The $10K High Roller Experience at the Borgata Poker Open brought seven players back for the final table Tuesday and it was Alex Queen who charged to victory after a heads-up battle with Brian Yoon. Yoon and Queen agreed to a heads-up deal before Queen finished the job for an extra $10K and the Borgata trophy.
The all-inclusive experience drew 14 players and six additional rebuys to set up a prize pool of $200,000. Everyone enjoyed comped rooms throughout the weekend and catered breakfast on the 32nd floor of the MGM Tower before players sat down to play to a winner. The views from the floor-to-ceiling windows showed a layer of fog enveloping the Atlantic City coast — a nice change of pace from the usual windowless card room to which players are accustomed.
“I feel really good,” Queen told PokerOrg in a post-win interview. “I think I’ve been playing ok and running pretty well. When those two things go together, good things can happen.”
Queen runs away with it
The day started with the final seven players, led by Ketan Pandya and David Stefanski. Matt Sabia was first to go in seventh place when his ace-jack stood no chance against Yoon’s ace-queen.
Altman took a big chunk from Drew O’Connell a short time later when his suited ace-jack caught up to O’Connell’s pocket queens. The hand left O’Connell short and he was soon gone in sixth place after a failed ace-ten elimination attempt ran into a two-outer against Yoon’s pocket sixes.
Next to go was Brian Altman, who, after a series of unfortunate events, sent his chips into Queen’s now-leading chip stack. Altman doubled Queen up and then gave him the rest when his pocket deuces were no good against aces.

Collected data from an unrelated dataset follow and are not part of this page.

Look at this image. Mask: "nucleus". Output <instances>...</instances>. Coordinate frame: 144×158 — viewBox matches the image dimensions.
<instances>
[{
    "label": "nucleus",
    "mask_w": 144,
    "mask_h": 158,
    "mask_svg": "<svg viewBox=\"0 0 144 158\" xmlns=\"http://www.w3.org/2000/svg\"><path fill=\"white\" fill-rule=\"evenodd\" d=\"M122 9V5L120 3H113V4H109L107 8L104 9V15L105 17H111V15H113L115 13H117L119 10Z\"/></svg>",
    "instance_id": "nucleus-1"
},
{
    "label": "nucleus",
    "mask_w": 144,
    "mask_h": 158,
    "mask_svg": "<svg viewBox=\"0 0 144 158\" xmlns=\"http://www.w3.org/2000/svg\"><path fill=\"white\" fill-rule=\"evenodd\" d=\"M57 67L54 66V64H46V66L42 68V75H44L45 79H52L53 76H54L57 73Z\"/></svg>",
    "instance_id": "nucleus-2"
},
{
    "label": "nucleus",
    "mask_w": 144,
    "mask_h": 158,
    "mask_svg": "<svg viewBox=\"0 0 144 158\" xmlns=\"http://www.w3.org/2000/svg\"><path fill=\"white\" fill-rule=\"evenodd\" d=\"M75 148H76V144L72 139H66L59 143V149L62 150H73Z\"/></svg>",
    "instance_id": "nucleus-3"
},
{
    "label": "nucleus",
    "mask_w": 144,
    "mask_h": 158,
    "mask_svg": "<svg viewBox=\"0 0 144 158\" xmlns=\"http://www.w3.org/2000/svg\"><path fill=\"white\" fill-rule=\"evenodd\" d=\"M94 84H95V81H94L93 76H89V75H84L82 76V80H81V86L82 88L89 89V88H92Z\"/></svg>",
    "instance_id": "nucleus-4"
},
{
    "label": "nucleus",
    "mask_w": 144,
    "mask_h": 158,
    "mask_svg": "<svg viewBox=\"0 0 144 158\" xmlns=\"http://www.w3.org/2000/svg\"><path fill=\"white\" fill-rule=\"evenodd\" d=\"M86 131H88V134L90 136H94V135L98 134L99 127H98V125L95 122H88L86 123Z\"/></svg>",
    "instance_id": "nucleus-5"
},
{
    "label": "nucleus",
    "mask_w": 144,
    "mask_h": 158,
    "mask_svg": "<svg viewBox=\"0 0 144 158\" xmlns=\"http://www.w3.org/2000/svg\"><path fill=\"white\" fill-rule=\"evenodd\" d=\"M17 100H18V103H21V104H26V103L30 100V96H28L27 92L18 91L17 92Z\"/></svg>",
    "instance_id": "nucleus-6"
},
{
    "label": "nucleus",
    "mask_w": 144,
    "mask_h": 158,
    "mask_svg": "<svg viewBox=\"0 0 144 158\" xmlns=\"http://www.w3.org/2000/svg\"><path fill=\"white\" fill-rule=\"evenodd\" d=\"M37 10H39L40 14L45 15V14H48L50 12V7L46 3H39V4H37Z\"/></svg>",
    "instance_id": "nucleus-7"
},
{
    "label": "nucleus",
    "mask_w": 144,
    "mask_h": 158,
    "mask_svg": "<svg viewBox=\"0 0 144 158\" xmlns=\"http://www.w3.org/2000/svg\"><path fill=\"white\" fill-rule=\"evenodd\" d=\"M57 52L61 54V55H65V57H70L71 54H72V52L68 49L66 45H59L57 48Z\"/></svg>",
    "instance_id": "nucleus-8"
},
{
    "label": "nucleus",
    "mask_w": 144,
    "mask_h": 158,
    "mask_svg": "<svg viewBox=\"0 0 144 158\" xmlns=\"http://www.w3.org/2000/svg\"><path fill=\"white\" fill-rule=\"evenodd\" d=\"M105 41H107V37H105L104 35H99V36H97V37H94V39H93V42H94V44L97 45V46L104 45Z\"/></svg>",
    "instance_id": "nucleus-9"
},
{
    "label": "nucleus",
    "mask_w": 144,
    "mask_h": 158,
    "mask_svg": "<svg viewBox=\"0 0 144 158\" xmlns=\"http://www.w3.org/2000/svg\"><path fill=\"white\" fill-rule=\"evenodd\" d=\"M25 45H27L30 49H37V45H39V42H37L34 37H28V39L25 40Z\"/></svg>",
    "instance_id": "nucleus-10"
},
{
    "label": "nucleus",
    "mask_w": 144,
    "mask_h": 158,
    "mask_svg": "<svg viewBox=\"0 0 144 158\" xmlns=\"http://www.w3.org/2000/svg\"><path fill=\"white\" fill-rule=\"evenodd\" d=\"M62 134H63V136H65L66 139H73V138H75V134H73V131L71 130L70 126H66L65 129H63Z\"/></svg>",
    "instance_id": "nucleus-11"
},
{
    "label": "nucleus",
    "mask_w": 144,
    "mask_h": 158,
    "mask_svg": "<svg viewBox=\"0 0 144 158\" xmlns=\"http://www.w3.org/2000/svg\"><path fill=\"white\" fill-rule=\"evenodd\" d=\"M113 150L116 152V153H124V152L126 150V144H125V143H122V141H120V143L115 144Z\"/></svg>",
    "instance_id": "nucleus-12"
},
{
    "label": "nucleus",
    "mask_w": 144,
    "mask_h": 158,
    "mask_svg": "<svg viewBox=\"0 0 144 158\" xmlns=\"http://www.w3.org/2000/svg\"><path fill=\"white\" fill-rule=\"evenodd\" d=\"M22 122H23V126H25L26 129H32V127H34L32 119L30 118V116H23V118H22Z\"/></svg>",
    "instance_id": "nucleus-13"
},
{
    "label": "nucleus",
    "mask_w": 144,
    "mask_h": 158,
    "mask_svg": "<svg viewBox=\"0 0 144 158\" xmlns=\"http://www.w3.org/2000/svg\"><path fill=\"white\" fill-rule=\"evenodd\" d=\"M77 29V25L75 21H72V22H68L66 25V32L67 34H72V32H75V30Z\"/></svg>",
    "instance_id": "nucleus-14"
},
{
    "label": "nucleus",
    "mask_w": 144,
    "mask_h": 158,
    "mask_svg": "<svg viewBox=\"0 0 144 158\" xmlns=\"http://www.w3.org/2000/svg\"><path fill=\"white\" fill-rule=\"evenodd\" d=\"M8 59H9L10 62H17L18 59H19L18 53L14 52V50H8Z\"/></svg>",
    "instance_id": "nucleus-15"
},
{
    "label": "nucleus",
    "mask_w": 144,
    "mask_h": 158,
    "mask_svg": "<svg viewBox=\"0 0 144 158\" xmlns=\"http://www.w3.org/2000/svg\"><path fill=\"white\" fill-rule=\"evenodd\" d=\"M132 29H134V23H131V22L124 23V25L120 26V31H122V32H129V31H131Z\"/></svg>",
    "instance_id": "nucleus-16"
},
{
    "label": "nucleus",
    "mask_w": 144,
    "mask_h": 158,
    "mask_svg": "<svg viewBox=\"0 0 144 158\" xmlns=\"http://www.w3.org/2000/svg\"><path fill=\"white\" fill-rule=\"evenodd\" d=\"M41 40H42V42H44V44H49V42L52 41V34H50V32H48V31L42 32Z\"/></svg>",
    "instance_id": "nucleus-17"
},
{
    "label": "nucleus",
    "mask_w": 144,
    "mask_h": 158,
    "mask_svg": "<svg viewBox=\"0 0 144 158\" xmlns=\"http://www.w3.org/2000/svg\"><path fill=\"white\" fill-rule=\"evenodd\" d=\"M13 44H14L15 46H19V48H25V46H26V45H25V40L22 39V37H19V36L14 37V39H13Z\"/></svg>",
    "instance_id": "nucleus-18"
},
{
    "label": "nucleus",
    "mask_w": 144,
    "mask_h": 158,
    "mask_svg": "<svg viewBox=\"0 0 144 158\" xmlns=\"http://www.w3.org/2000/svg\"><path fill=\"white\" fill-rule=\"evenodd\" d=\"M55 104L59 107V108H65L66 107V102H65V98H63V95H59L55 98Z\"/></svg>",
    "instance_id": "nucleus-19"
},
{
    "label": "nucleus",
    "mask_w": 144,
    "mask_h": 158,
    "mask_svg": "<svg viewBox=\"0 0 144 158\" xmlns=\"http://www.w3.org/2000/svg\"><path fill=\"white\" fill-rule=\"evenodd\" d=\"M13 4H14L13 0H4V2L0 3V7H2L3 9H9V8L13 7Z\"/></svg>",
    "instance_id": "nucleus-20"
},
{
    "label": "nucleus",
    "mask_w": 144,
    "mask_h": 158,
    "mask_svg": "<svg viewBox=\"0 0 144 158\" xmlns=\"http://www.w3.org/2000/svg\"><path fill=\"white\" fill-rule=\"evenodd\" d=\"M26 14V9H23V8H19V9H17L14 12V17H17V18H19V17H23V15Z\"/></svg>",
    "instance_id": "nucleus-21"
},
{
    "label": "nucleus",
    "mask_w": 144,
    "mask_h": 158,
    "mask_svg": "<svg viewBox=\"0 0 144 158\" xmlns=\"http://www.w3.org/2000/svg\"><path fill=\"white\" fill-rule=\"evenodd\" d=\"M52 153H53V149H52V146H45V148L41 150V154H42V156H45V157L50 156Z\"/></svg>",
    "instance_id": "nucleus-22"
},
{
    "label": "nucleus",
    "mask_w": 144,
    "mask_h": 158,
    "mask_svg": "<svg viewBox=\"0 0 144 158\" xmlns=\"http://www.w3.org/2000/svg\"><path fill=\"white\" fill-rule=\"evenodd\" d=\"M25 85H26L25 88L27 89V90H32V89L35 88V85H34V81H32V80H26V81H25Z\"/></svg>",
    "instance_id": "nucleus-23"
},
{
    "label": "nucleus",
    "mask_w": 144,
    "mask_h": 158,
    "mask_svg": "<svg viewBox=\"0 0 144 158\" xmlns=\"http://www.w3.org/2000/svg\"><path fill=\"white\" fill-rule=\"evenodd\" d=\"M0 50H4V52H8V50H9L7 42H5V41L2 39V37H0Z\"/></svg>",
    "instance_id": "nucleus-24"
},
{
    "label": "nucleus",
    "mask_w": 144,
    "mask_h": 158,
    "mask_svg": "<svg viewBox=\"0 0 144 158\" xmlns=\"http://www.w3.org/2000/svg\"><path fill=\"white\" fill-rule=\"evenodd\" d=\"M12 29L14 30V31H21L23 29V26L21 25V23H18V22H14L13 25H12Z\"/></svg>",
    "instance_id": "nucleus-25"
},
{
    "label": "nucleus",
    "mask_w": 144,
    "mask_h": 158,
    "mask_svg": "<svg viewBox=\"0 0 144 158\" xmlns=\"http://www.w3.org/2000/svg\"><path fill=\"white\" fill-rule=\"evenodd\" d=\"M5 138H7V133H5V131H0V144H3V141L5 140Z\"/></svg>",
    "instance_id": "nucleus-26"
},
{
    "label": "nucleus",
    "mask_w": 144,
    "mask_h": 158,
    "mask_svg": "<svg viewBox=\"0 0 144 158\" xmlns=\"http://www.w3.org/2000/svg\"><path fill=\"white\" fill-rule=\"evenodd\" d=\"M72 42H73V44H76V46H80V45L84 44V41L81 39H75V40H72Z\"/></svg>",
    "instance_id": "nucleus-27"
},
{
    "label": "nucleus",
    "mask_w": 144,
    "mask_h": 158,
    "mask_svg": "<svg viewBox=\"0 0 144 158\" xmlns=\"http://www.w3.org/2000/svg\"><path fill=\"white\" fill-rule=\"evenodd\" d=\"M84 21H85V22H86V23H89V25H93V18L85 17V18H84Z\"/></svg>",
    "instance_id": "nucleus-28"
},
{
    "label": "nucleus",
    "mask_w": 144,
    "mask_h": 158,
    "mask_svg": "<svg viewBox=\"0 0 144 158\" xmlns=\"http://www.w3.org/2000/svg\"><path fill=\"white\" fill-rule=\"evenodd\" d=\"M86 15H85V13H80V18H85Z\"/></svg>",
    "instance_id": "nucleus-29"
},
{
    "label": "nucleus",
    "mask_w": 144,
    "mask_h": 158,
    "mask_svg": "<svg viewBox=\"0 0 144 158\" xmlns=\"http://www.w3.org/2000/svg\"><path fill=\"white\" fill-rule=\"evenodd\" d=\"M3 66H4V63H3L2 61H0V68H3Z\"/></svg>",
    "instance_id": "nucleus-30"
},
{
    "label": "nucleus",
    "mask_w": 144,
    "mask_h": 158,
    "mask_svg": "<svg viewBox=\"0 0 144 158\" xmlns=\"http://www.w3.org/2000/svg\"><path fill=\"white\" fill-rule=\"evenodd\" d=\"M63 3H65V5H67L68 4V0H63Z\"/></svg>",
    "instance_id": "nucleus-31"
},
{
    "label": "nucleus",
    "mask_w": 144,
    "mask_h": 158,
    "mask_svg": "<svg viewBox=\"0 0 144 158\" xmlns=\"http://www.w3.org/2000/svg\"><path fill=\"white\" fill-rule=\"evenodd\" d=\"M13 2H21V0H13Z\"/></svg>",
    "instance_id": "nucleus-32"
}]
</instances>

Altman’s elimination left the tournament four-handed and only three would get paid. Alex Queen held the lead with more than half the chips in play while Stefanski tried to send Yoon home with two pair. Yoon, however, had the better two pair and Stefanski was left with crumbs by the cooler. A few moments later he was out in fourth place and the final three players locked up at least $40K each. Queen still held the lead while Yoon and Pandya jockeyed for second.
“When I got the chip lead four-handed it felt like a good spot,” Queen said. “I got to abuse the bubble a little bit. Even though there were really good players left, having that handicap helps a lot.”
Eventually, Pandya got it in with pocket nines and Queen called with king-ten. The board ran out with a ten and Pandya earned $40K for the third-place finish.
We have an accord
Soon after, Yoon and Queen agreed to a deal. Queen would take $79,800 and Yoon secured $70,200 before they played for the extra $10K and the Borgata trophy. Yoon lost a big hand moments later and they hit the last break with Queen holding more than 90% of the chips.
The big moment came right after the break when Yoon shoved with an open-ended straight draw after the flop. Queen called with two pair and held on to win the $10K High Roller Experience on a foggy day in Atlantic City.